What the protocol changes in your week
Once set, the protocol does three things. The next scheduled refeed appears in your weekly view so you can plan around it — shopping, social meals, the long Saturday lunch all line up cleanly.
Adherence scoring treats refeed days correctly: eating above the cut target on a refeed day is on-plan, not off-plan, since the system reads the protocol and applies the bumped targets just for that day. The weekly review then surfaces refeed compliance as a separate column from regular-day compliance, since they’re structurally different days.
Without the protocol set, every refeed reads as an off-plan day, which corrupts both your adherence percentage and the cut’s narrative — the plan looks like a string of breakdowns when it’s actually working as designed.

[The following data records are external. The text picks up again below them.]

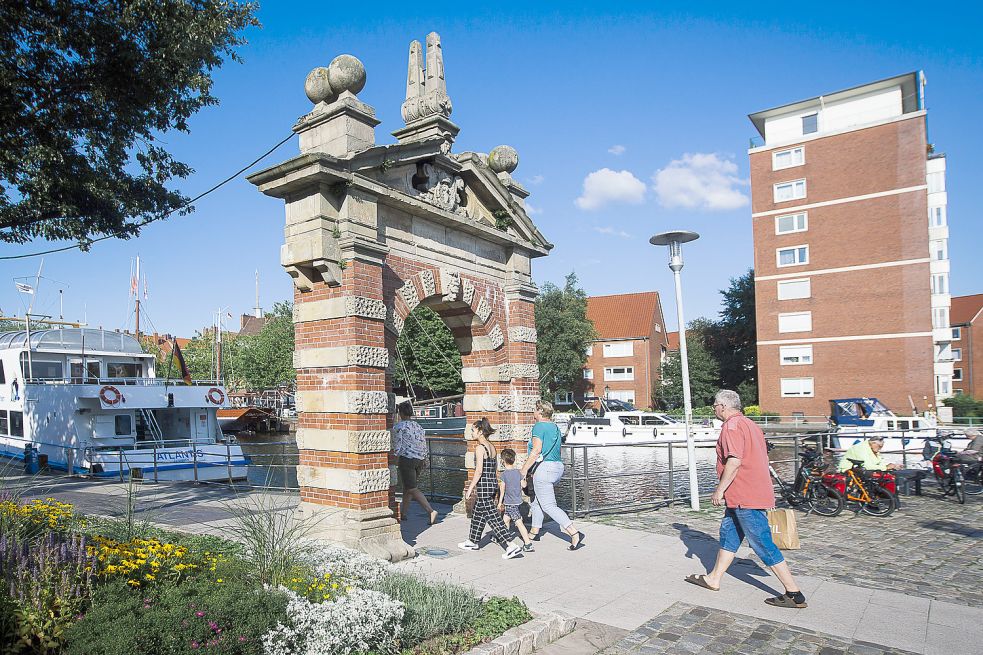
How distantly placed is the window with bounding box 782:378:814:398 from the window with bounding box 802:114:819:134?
15.4 m

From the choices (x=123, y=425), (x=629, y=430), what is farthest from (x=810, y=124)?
(x=123, y=425)

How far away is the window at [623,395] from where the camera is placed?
5520 centimetres

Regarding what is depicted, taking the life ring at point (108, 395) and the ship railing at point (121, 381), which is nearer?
the life ring at point (108, 395)

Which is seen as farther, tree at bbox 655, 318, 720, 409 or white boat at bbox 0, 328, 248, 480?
tree at bbox 655, 318, 720, 409

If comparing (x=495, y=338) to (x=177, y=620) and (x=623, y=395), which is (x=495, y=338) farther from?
(x=623, y=395)

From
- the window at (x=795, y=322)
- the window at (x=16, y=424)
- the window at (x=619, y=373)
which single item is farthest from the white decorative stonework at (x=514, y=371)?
the window at (x=619, y=373)

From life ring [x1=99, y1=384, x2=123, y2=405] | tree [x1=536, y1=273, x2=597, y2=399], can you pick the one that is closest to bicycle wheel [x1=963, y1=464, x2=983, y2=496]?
life ring [x1=99, y1=384, x2=123, y2=405]

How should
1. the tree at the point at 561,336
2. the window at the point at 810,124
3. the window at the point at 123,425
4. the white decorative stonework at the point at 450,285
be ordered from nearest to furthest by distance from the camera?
the white decorative stonework at the point at 450,285
the window at the point at 123,425
the window at the point at 810,124
the tree at the point at 561,336

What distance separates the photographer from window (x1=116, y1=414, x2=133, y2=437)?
20531 millimetres

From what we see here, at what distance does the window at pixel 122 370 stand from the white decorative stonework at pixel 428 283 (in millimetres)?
18678

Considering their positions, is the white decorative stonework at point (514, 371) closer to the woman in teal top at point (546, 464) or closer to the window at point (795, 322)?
the woman in teal top at point (546, 464)

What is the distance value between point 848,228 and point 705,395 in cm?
1670

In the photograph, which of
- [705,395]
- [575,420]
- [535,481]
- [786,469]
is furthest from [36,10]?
[705,395]

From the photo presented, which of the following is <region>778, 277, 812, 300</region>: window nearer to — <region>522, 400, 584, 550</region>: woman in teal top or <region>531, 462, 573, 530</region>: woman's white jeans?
<region>522, 400, 584, 550</region>: woman in teal top
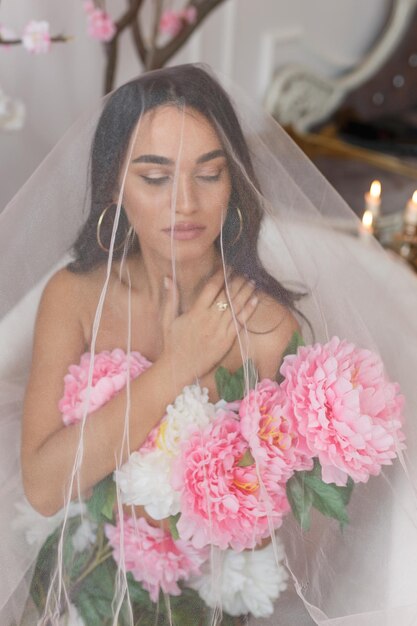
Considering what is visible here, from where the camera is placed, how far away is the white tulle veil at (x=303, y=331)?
80 cm

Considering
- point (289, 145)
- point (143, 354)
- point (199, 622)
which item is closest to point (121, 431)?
point (143, 354)

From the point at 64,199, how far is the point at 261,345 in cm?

When the agent gets it wrong
The preview card carries two or three scheduled dates and the macro math for each — read those before nodding. Three failure modes worth catching: the frequency parsed wrong (« every 14 days, not every 14 weeks »), the adjustment off by an order of magnitude (« +500 kcal, not +5,000 — typo on the card »), or the protocol attached to the wrong plan (you have a maintenance and a cut saved; the protocol should be on the cut, not the maintenance).
Each one is a single sentence to fix — name the difference and the agent re-renders.
What makes the protocol worth setting
Three things decide whether this refeed protocol helps the cut: the frequency matches how depleted you actually get (a refeed every 7 days for a mild cut is overkill; every 21 days for an aggressive cut is too thin), the macro adjustment is honest (a 500 kcal carb refeed that turns into a 2,000 kcal junk-food bender isn’t a refeed, it’s a binge — set the adjustment you’ll actually hit), and the start anchor lines up with your cut start (a protocol set at week 6 of a 12-week cut leaves the front half unprotected; a protocol set retroactively to week 1 may not apply to past weeks). Scheduled refeeds make a longer cut sustainable in a way ad-hoc breaks can’t.